>> START Extract provided
Monolithic vs Microservice Architecture
- Asad Naqvi
- Apr 4, 2019
- 3 min read
Updated: Jun 10, 2019
Microservices are a new and important software trend that has had a deep impact on delivering enterprise software by many firms across the globe. Microservices architecture represents a fundamental shift in how IT approaches software development, and one which has been successfully adopted by organizations like Netflix, Google, Amazon, and others. But what is a microservice vs monolithic architecture? First, let’s compare both these forms of software development.
What is a monolithic application?
Enterprise Applications are built in three parts: a database, a server side application and a client-side user interface. A monolithic application is built as a single unit. Traditional software development processes (waterfall, agile, etc) usually have larger teams working on a single, monolithic deployment. On the other hand, many startups begin with a monolithic structure because its design lends itself well to small teams and offers other advantages like less operational overhead. Also, monoliths often just have one massive code base. Server side application logic, front end client side logic, background jobs, etc, are all defined in the same code base. This means that if developers want to make any changes or updates, they need to build and deploy the entire stack all at once.
What is a microservice architecture?
By contrast, the central idea behind microservices is that some types of applications become easier to build and maintain when they are broken down into smaller pieces that work together. Each component is continuously developed and separately maintained, and the application is simply the sum of its constituent components. Each service encapsulates a core business capability that provides value to the enterprise. The same service can be reused in more than one business process or over different business channels or digital touch points, depending on need. By standardizing on contracts expressed through business-oriented APIs, consumers are not impacted by changes in the implementation of the service. This allows service owners to change the implementation and modify the systems of record or service compositions which may lie behind the interface and replace them without any downstream impact.
>> END Extract provided
>> START Material
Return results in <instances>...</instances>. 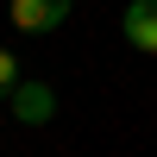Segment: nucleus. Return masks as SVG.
>> END Material
» **Given exercise**: Can you carry the article on monolithic versus microservice architecture forward from its last sentence? You can skip the lines above; nothing here depends on them.

» **Task response**:
© Weaveworks, Inc
What pro’s/con’s do each architecture offer?
Generally speaking, monolithic applications are easier to debug and test when compared to their microservices counterparts. Once you start hopping across process, machine, and networking boundaries, you introduce many hundreds of new variables and opportunities for things to go wrong. The major advantage of the monolithic architecture is that most apps typically have a large number of cross-cutting concerns, such as logging, rate limiting, and security features such audit trails and DOS protection. When everything is running through the same app, it’s easy to hook up components to those cross-cutting concerns.
Microservice architectures are typically better organized, since each microservice has a very specific job, and is not concerned with the jobs of other components. Decoupled services are also easier to recompose and reconfigure to serve the purposes of different apps (for example, serving both the web clients and public API). They can also have performance advantages depending on how they’re organized because it’s possible to isolate hot services and scale them independent of the rest of the app.
Which one is right for my product?
The decision of monolithic vs microservice architecture for your product cannot be taken in isolation. It requires an extensive analysis
Complexity:
Defining each micro-service requires extensive analysis to determine the key business fundamentals that drive revenue and growth of the product.
Resources:
It is important for your development team to be familiar with the microservice architecture broker exposing them to a code base that has implications across the platform.
Product Strategy:
Defining your product growth strategy is a key component to consider before building choosing the correct architecture. How are we going to scale up in the future? What is our product differentiator?
Infrastructure:
Leveraging the best out of micro-services would require a sophisticated cloud based infrastructure that increases operational overhead and hosting costs.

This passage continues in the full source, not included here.